At the base of the range sit two single vineyard syrahs, and below that a blended syrah, from nearby contract sites, managed to Place of Changing Winds’ requirements. Harcourt Syrah come from Mt Alexander, an hour’s drive further north from PoCW. I found the 2022 offers a red and blue fruit spectrum syrah, with white pepper, fine minerality (granite soils), and roses on the finish (there’s 50% whole bunch here), and no sense of wood really (large old Stockinger casks are employed). The Heathcote Syrah from 2021 from an east-facing red Cambrian soil site in the Mt Camel Range is a little fuller, with fresh plum and dark cherry, with lots of florals on the finish, it’s fleshy, lush and full, but very fresh-fruited in style still (and just 13% abv).
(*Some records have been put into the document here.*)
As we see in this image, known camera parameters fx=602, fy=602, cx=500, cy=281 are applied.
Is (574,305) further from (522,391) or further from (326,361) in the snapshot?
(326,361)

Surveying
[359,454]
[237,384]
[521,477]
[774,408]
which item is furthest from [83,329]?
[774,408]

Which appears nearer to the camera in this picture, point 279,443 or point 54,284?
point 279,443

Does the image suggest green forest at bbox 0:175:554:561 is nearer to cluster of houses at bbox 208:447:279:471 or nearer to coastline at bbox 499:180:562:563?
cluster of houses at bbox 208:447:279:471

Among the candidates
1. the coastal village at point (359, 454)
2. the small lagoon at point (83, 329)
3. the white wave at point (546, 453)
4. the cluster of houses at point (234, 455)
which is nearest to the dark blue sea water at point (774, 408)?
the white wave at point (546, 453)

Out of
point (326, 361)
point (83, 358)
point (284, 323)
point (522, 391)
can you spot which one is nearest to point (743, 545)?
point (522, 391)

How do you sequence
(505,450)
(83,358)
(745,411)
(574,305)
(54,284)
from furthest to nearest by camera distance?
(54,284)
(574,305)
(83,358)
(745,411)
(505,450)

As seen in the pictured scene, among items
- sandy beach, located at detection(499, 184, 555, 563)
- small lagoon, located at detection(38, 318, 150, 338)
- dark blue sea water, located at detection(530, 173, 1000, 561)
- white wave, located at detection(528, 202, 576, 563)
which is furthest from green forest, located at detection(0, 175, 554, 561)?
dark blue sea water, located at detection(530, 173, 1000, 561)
The entry level 2022 Syrah No.2 is a blend of lots from Heathcote (66%) and Harcourt (34%) that offers an accessible juicy ripe syrah, a good wine with varietal blackberry fruit and a little cracked pepper.
There’s a very interesting blend of syrah (60%) and pinot noir (40%) called Tradition Red - the tradition in this case paying homage to one of Australia’s greatest winemakers Maurice O’Shea who created wines well ahead of their time in the ‘40s and ‘50s in Australia. The 2022 is an elegant wine, the red-fruited juiciness and sapidity of the estate-grown pinot coming through. Tradition White is already one I’ll be looking to follow personally. The 2022 combines one third estate chardonnay with two thirds Marsanne and Roussanne, and offers some of the glycerin texture and fullness we might expect from the latter, with brightness and cut of the former, and it has the citrus, hazelnut and toast aromas that point to high class, slightly reductive winemaking (500L casks, wine globes, and neutral barriques used).
All the wines I’ve mentioned so far are available from The Fine Wine Experience as Place of Changing Winds importers to Hong Kong, and are in stock now. That’s the good news! The keep-an-eye-on-the-future news is that they also so far released only tiny quantities of small production Chardonnay and Pinot Noir from the estate. These are made in genuinely tiny amounts from the small estate (3.1ha), and tiny yields. Walters brought with him in his suitcase for the dinner a 2022 'Larderdark' Chardonnay (10hl/ha) that pulled off the impossible combination of palate-coating richness of fruit and extract, intensity, and a notable (only) 12.8% abv. Also unavailable, 2022 'Between Two Mountains' Pinot Noir offers red fruit, including red cherry, raw veal, brightness, sweet polished tannins, and an alluring muskiness in an elegant but long package.
It's still early days at Place of Changing Winds. The first commercial release was from the 2019 vintage. There’s dedication here to making something really special, wines with a sense of place (Place of Changing Winds translates an ancient local name for the location – Warekila). The soils, cool climatic conditions, high density farming are all going to play a major part. But so too is Robert Walters’ long experience with many of the most interesting wines and wine minds in the world. There are impressive people engaged in this project, and its clear that there is both curiosity and rigour brought to it. That’s what trailblazers do.
Try the wines, tuck some away, and let’s see what the next chapter brings.